> [Passage]
------------------------------------

CareerCup

Not sure if I understood the first question right. But if all we want is the number of subarrays with less than K and not the actual subarrays themselves, doesn't it make sense to do one for loop to retrieve the count of elements that fit this criterion (let's call the count M) and return 2^M - 1? The -1 part is to exclude empty lists.

import math
def find_subarray_count(arr, K):
  ct = 0
  for x in arr:
    if x < K:
      ct += 1
  return int(math.pow(2, ct)-1)

Here's the solution

/**
 * 
 */
package subArrays;

import java.util.ArrayList;
import java.util.List;

/**
 * @author navdeepmahajan
 *
 */
public class SubArrays {

	/**
	 * @param args
	 */
	public static void main(String[] args) {
		int[] input = {
				3, 5, 2, 7, 8, 9, 11, 2, 5, 8, 3
		};
		SubArrays test = new SubArrays();
		System.out.println(test.computeSubArrays(input, 9));
		System.out.println(test.computeNonOverlappingSubArrays(input, 9));
	}
	
	private List<List<Integer>> computeSubArrays(int[] input, int comparison){
		List<List<Integer>> computedLst = new ArrayList<>();
		List<Integer> subArray = new ArrayList<>();
		for (int i=0; i< input.length; i++) {
			if (input[i] < comparison) {
				subArray.add(input[i]);
			}else {
				if (!subArray.isEmpty()) {
					computedLst.add(subArray);
				}
				subArray = new ArrayList<>();
			}
		}
		if (!subArray.isEmpty()) {
			computedLst.add(subArray);
		}
		return computedLst;
	}
	
	private List<List<Integer>> computeNonOverlappingSubArrays(int[] input, int comparison){
		List<List<Integer>> computedLst = new ArrayList<>();
		List<Integer> subArray = new ArrayList<>();
		
		for (int i=0; i< input.length; i++) {
			if (input[i] < comparison) {
				if (subArray.size() ==0) {
					subArray.add(input[i]);
				}else {
					if(input[i] > subArray.get(subArray.size()-1)) {
						subArray.add(input[i]);
					}else {
						if (!subArray.isEmpty()) {
							computedLst.add(subArray);
						}
						subArray = new ArrayList<>();
						subArray.add(input[i]);
					}
				}
			}else {
				if (!subArray.isEmpty()) {
					computedLst.add(subArray);
				}
				subArray = new ArrayList<>();
			}
		}
		if (!subArray.isEmpty()) {
			computedLst.add(subArray);
		}
		return computedLst;
	}

}

def findSubarrays(arr, K):
    s_idx, e_idx = 0, -1
    total = 0
    while s_idx < len(arr) and e_idx < len(arr):
        if e_idx == -1 and arr[s_idx] < K:
            e_idx = s_idx + 1
        elif e_idx == -1:
            s_idx += 1
            continue
        elif arr[e_idx] < K:
            e_idx += 1
        else:
            total += (e_idx - s_idx) * (e_idx - s_idx + 1) // 2
            s_idx = e_idx + 1
            e_idx = -1
    if e_idx != -1:
        total += (e_idx - s_idx) * (e_idx - s_idx + 1) // 2
    return total

Not sure my understanding of the problem is correct.

------------------------------------

> [Problem 1] Reproduce the stretch of the subarray thread from "Not sure if" through "exclude empty lists.".
> [Problem 2] In the subarray thread, what does the first poster say the -1 in 2^M - 1 accounts for?

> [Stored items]
------------------------------------

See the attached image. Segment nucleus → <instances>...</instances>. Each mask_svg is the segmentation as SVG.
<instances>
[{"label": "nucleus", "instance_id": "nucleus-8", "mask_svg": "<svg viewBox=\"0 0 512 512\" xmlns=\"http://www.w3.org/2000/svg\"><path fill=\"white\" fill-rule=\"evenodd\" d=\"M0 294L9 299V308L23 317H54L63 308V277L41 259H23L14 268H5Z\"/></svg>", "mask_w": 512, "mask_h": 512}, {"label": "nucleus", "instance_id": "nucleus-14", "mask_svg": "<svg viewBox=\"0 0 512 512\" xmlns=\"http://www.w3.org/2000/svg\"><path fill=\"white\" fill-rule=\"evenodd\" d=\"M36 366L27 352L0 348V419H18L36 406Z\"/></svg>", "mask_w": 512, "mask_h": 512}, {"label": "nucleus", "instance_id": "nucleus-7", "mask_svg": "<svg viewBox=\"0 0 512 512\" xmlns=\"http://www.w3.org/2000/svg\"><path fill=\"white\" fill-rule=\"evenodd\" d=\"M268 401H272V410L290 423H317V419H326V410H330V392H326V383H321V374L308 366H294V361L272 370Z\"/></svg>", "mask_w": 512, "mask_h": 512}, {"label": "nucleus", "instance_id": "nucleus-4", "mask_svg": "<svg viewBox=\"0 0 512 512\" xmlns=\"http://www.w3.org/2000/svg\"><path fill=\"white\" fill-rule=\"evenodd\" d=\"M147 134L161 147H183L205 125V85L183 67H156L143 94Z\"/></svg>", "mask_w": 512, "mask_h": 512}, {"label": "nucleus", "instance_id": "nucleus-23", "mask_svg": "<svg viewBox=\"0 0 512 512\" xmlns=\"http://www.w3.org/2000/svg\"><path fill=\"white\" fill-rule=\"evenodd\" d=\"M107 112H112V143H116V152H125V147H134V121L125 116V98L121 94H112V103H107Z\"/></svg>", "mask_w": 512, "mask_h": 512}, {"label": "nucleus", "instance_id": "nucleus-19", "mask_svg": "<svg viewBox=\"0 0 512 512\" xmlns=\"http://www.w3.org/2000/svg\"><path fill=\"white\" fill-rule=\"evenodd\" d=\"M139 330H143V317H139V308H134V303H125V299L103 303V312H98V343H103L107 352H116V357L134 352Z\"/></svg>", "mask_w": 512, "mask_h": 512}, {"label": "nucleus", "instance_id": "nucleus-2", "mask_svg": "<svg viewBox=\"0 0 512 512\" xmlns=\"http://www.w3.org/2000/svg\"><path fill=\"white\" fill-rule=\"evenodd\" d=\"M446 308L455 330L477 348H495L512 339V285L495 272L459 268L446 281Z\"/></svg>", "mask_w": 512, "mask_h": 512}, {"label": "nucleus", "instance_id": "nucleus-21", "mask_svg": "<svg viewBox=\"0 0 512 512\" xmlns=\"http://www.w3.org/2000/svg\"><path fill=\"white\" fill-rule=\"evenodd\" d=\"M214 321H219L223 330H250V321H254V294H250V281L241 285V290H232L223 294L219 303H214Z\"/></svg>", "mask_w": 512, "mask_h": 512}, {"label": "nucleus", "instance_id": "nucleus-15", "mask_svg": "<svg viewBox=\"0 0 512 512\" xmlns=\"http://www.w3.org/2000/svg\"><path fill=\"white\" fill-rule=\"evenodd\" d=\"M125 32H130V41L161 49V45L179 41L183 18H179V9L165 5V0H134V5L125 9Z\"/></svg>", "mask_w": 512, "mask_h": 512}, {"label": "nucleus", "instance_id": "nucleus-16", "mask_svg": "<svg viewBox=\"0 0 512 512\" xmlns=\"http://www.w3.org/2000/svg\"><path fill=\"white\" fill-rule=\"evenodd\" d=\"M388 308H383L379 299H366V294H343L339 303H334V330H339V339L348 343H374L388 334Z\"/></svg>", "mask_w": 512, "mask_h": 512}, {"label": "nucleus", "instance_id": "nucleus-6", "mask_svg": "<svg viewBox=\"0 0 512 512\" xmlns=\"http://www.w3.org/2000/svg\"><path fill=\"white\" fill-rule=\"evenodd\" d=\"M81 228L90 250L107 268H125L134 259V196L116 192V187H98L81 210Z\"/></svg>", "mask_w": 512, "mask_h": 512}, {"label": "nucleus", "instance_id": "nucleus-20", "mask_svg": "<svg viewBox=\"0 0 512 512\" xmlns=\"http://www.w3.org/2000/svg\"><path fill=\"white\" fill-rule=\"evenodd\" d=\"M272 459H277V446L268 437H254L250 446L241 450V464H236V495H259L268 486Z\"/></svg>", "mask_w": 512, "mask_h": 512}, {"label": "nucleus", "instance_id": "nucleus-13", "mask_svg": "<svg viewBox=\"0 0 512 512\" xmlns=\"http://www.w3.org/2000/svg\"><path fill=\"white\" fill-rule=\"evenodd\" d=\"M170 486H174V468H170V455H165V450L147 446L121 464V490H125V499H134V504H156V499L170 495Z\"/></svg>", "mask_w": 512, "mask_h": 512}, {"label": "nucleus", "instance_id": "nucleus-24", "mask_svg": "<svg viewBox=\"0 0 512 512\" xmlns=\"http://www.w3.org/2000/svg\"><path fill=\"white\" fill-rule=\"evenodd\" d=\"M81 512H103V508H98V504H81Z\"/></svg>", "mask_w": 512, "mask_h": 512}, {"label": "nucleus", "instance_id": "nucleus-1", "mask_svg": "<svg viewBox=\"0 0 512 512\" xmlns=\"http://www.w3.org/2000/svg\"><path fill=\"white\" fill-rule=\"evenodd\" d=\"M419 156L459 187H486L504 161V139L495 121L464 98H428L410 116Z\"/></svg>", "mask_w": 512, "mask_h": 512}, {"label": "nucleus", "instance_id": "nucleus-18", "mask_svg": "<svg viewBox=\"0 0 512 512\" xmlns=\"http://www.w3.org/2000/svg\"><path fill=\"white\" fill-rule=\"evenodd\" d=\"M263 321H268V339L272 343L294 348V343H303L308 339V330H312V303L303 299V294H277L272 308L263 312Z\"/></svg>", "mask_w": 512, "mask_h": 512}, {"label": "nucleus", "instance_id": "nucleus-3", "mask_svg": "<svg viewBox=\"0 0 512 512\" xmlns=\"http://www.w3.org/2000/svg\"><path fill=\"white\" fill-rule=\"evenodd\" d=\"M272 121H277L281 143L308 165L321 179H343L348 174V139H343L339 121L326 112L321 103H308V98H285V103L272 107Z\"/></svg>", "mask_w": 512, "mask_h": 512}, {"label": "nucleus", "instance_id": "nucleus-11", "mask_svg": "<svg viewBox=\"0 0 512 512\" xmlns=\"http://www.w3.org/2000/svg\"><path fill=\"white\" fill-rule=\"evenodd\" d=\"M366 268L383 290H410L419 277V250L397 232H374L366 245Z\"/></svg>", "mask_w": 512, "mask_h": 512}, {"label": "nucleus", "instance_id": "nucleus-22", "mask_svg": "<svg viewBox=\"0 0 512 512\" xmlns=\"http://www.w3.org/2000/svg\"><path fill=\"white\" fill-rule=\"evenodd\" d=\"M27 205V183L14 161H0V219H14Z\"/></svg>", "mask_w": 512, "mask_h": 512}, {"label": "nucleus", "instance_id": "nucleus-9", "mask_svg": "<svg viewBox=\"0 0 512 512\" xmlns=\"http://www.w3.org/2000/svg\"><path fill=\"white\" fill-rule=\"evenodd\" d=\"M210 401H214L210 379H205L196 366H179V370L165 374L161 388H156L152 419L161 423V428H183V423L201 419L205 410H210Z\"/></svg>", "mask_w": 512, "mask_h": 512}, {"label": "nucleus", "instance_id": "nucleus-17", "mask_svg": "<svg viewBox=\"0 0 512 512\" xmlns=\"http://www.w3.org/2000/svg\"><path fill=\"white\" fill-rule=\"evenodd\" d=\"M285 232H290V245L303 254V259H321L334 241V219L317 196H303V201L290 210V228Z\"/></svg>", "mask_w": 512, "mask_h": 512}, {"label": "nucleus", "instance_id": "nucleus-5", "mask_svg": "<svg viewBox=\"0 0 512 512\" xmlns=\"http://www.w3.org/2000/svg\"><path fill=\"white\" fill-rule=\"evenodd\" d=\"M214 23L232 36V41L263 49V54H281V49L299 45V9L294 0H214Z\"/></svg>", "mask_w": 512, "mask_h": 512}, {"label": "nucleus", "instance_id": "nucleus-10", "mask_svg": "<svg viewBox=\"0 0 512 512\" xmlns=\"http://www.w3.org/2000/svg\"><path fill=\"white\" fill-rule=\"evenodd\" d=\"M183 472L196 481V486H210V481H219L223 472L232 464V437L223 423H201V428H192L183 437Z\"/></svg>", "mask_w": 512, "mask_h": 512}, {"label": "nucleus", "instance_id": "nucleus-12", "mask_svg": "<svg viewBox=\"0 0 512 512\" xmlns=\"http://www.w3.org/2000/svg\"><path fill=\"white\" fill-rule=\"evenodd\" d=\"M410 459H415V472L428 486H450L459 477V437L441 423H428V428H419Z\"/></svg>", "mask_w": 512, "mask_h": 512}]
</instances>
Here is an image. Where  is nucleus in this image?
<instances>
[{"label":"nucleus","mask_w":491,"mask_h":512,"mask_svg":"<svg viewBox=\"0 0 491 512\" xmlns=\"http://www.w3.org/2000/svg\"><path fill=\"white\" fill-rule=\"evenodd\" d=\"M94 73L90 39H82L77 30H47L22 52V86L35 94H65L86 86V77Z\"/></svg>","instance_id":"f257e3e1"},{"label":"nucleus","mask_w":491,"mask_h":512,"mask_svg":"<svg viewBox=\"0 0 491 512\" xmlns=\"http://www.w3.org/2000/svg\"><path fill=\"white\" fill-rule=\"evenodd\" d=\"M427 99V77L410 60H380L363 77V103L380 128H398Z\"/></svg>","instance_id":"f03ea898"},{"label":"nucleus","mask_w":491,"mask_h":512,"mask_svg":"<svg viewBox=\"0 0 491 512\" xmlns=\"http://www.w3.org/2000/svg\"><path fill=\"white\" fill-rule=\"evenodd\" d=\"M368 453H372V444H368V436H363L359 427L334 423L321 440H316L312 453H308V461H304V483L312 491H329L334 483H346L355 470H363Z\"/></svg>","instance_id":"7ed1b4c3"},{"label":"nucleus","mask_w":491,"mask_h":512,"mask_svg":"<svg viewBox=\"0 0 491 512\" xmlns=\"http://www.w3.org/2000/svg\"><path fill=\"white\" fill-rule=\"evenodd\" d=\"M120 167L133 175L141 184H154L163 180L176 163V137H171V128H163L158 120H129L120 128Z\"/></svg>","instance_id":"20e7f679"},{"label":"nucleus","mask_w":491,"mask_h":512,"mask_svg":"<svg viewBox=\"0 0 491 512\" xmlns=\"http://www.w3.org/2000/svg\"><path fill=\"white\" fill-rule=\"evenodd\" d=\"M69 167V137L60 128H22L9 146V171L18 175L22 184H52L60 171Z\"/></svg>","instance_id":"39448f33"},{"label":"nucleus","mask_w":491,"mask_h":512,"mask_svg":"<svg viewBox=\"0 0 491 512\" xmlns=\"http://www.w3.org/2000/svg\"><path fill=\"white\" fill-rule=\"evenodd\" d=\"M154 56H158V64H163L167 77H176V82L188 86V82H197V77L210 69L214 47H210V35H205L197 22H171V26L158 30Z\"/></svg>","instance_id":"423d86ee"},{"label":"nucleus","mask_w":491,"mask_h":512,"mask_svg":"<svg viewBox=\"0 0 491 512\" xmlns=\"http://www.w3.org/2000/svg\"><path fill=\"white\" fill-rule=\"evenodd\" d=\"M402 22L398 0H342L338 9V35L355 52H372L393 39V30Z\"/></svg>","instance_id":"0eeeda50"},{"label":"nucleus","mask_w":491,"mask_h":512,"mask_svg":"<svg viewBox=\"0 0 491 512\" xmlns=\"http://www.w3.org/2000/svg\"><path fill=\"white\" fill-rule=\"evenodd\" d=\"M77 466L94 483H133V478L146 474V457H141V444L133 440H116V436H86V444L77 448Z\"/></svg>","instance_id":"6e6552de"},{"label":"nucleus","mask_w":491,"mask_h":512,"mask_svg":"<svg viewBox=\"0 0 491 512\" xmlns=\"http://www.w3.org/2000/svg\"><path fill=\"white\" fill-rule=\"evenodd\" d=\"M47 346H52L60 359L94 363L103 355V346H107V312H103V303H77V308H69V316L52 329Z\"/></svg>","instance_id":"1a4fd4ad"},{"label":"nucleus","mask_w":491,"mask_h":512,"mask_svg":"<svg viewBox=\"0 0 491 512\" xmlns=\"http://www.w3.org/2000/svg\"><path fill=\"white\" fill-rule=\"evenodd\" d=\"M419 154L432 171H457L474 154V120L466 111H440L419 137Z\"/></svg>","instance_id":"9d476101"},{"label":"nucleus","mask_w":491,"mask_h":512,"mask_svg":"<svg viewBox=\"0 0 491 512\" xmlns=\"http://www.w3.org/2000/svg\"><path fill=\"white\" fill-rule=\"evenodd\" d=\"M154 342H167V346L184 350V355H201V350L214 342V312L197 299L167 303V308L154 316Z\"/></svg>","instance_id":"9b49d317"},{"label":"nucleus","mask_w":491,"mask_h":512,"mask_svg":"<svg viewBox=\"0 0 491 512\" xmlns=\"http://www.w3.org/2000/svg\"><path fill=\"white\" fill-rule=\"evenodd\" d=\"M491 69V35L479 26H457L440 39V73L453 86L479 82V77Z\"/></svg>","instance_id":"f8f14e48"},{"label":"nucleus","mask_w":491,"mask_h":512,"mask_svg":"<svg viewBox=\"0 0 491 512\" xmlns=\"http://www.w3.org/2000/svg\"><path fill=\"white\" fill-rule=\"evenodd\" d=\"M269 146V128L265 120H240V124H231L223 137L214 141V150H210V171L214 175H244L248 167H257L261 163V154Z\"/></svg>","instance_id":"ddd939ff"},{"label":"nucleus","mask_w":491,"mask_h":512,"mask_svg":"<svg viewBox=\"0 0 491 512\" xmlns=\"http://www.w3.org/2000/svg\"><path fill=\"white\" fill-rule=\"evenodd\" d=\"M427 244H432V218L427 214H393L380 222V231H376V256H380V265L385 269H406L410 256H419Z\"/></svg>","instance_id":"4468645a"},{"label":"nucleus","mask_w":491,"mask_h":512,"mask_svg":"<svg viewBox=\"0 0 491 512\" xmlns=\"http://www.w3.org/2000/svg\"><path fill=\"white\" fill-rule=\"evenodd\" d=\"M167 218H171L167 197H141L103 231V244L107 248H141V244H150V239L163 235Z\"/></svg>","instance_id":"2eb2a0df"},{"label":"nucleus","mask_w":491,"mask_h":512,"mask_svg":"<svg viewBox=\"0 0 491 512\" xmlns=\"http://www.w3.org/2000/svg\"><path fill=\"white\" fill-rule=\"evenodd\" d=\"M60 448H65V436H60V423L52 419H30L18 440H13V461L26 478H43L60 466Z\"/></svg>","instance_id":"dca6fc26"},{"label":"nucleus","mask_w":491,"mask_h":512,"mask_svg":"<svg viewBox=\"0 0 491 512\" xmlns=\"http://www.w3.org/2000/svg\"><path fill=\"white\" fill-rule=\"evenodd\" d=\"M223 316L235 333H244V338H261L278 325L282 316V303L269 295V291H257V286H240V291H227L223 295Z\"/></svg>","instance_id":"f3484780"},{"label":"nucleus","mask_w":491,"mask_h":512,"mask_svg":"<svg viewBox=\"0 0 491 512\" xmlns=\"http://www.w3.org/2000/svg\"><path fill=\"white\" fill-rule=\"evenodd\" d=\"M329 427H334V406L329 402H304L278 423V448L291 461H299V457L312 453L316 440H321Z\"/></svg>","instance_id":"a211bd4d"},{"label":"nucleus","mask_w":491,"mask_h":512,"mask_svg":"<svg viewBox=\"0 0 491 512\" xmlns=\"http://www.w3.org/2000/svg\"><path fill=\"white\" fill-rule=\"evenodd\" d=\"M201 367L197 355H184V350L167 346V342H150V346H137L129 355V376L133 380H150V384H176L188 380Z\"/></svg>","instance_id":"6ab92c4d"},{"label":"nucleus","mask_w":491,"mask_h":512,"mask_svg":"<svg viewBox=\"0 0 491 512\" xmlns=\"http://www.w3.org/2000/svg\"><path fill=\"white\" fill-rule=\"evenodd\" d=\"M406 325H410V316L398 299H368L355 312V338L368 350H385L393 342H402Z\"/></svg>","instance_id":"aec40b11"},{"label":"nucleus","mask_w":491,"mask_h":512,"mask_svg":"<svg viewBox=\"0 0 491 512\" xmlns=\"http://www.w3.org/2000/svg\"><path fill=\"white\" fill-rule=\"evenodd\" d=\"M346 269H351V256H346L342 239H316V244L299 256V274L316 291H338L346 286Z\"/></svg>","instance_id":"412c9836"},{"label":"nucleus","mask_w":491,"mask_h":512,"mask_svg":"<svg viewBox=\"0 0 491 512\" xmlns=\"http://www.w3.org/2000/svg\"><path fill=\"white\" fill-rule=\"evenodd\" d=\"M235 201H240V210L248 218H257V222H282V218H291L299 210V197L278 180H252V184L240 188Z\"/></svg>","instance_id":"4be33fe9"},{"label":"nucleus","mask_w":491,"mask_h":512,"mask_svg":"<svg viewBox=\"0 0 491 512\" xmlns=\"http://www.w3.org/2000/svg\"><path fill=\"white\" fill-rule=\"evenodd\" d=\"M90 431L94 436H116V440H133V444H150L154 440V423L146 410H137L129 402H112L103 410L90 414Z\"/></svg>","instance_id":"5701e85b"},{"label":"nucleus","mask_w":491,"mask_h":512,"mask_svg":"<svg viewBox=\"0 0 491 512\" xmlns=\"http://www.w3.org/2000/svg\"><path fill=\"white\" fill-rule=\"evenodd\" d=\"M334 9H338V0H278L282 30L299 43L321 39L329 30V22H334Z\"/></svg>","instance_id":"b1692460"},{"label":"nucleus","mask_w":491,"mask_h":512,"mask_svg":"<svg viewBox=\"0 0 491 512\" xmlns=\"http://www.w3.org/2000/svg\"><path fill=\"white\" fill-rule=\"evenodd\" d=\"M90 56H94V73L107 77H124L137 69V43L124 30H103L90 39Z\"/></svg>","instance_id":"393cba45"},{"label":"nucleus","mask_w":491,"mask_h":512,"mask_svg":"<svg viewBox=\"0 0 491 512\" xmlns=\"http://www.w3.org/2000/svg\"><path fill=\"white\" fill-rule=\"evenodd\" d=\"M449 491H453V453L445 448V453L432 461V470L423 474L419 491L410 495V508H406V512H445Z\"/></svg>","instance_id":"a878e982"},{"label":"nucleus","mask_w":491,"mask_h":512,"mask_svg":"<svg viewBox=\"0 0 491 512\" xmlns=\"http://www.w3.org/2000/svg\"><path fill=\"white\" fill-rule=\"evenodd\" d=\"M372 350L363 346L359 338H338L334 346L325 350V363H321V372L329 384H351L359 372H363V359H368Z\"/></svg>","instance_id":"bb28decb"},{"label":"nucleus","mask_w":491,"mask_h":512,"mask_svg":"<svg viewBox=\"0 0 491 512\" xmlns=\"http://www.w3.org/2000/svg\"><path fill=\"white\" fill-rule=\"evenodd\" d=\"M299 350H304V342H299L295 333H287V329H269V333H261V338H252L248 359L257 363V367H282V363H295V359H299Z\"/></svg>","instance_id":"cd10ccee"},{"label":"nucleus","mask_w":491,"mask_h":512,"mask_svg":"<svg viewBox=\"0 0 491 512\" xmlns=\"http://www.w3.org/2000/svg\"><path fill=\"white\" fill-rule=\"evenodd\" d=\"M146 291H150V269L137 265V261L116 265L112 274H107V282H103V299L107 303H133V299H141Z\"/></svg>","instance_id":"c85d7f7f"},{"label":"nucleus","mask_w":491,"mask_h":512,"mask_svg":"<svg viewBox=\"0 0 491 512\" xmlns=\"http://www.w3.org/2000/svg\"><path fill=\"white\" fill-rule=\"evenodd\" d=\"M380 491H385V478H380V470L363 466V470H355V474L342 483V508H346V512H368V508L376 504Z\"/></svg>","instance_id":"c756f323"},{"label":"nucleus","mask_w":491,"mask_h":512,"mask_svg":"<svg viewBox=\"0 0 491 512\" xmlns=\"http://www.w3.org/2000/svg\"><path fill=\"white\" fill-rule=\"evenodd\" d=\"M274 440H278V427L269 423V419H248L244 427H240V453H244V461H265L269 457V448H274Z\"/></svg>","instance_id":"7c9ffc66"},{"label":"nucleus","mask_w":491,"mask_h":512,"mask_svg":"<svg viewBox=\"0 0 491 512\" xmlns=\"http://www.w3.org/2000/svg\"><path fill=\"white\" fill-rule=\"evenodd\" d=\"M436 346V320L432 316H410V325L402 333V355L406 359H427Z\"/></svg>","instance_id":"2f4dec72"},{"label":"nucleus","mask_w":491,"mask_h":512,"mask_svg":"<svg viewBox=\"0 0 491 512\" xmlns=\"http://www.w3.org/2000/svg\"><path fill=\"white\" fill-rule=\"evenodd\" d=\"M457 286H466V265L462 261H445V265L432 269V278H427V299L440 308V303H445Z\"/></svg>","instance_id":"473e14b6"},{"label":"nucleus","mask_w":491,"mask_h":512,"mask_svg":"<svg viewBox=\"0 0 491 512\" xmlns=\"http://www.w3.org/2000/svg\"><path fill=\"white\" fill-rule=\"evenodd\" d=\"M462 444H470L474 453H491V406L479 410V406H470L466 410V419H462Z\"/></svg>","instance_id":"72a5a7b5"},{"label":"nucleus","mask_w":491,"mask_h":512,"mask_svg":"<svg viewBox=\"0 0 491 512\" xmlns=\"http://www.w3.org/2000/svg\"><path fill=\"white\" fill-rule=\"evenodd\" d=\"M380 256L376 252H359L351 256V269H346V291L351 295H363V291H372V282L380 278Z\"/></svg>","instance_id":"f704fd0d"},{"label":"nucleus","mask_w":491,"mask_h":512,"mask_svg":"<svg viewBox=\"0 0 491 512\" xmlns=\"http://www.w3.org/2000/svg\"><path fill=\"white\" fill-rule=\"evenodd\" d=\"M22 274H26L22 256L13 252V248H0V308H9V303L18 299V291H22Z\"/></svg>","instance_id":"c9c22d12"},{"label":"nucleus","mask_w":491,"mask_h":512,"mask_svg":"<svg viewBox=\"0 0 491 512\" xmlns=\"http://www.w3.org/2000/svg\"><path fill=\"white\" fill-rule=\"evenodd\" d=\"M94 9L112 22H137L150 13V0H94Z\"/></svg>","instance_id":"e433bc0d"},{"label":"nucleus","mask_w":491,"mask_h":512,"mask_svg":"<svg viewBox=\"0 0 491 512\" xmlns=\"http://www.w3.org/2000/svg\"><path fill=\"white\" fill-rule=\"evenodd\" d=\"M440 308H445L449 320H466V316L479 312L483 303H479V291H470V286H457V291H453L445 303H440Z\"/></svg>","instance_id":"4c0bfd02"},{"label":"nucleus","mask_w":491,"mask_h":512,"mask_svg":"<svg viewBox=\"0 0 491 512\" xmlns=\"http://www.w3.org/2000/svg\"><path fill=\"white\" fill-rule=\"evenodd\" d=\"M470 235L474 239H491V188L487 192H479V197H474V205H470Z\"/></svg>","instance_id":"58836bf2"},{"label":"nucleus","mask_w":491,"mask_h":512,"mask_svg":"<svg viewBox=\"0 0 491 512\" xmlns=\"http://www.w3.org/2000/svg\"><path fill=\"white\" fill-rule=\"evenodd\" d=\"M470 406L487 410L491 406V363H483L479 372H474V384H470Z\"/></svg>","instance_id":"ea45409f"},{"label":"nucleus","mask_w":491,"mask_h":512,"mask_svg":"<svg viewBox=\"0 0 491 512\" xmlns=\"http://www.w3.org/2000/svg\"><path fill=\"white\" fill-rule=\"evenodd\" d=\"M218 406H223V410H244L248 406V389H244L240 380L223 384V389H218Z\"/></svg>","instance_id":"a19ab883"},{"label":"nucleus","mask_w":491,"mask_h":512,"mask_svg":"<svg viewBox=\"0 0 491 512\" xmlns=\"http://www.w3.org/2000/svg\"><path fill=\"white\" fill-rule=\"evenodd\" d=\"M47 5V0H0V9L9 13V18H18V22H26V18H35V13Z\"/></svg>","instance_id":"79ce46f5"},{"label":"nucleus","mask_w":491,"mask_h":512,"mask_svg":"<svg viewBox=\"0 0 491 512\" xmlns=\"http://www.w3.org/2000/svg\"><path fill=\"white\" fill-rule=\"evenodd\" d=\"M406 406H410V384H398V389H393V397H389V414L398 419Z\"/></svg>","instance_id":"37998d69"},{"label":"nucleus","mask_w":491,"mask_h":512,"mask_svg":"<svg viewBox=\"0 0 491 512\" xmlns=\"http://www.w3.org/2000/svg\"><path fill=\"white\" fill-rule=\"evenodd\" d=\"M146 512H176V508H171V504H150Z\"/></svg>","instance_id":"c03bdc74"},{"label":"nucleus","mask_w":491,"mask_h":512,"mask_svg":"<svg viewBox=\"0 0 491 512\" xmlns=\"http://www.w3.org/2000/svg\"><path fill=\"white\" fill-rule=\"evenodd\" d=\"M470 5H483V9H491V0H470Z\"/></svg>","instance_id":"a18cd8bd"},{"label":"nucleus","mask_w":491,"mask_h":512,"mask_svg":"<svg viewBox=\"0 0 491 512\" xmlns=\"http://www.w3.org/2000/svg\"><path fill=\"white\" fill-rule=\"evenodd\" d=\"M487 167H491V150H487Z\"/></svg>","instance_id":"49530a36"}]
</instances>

------------------------------------

> [Problem solution 1]
Not sure if I understood the first question right. But if all we want is the number of subarrays with less than K and not the actual subarrays themselves, doesn't it make sense to do one for loop to retrieve the count of elements that fit this criterion (let's call the count M) and return 2^M - 1? The -1 part is to exclude empty lists.

> [Problem solution 2] It excludes empty lists.